Journal of Pharmaceutical Research
DOI: 10.18579/jopcr/v25.i2.175
Year: 2026, Volume: 25, Issue: 2, Pages: 106-107
Case Report
Sagarika Basavaraj1*, Anita Basavaraj2, Ganesh Pentewar3
1Junior Resident, Department of Pharmacology, MAAER’S MIT Pune’s MIMER Medical College and Dr B.S.T.R Hospital, Pune, Maharashtra, India
2Professor, Department of Medicine, Sassoon Hospital, B.J Government Medical College, Pune, Maharashtra, India
3Professor and HOD, Department of Pharmacology, MAAER’S MIT Pune’s MIMER Medical College and Dr B.S.T.R Hospital, Pune, Maharashtra, India
*Corresponding Author
Email: [email protected]
A 27-year-old female presented with an acute exaggerated local allergic reaction following an ant bite on the left hand, localized initially between the third and fourth interdigital spaces on the dorsum.
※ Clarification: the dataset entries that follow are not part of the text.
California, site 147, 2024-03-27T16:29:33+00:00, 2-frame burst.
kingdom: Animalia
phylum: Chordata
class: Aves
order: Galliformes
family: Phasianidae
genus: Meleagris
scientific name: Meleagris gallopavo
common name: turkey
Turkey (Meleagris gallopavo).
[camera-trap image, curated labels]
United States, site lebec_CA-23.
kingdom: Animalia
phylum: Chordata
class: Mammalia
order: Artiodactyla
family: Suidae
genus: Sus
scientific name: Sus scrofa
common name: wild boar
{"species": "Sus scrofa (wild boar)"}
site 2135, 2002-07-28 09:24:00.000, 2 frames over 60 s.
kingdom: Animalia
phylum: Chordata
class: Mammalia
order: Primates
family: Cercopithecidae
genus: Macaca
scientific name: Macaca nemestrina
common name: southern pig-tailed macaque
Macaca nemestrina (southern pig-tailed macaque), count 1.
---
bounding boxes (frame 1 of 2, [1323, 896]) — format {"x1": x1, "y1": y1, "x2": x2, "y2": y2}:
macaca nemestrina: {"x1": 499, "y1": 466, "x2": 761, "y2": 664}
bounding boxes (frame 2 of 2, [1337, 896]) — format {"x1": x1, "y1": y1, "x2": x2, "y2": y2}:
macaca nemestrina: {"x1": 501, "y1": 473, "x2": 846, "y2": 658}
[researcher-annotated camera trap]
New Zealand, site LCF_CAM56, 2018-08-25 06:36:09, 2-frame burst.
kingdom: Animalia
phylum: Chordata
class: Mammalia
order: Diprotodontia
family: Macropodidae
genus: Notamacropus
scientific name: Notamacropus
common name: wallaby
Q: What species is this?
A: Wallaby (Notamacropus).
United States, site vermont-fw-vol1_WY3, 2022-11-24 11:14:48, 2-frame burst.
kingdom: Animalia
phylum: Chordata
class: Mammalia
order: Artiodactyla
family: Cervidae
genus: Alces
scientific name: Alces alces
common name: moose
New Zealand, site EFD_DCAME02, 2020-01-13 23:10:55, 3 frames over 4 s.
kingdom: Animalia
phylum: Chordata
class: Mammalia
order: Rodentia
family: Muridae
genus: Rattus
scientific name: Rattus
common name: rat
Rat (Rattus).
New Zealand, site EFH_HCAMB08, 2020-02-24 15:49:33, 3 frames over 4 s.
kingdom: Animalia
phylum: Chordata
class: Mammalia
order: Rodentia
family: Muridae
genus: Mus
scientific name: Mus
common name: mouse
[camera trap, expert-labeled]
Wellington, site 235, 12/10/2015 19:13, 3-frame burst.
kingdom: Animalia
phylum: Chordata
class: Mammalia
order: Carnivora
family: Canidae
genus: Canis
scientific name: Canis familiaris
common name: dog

Within a few hours, she developed progressive swelling involving the entire hand, associated with erythema, warmth, tenderness, and intense pruritus. She had a known history of hypersensitivity to ant bites without previous systemic or anaphylactic manifestations. Clinical examination revealed diffuse edema and localized inflammatory signs without systemic involvement. The patient was treated with oral fexofenadine, hydroxyzine, a short course of systemic corticosteroids, and adjunctive anti-edematous therapy. Significant clinical improvement was observed within 72 hours, with complete resolution by day seven. This report highlights the importance of early recognition and appropriate pharmacological management of large local allergic reactions to insect bites to prevent functional impairment and secondary complications.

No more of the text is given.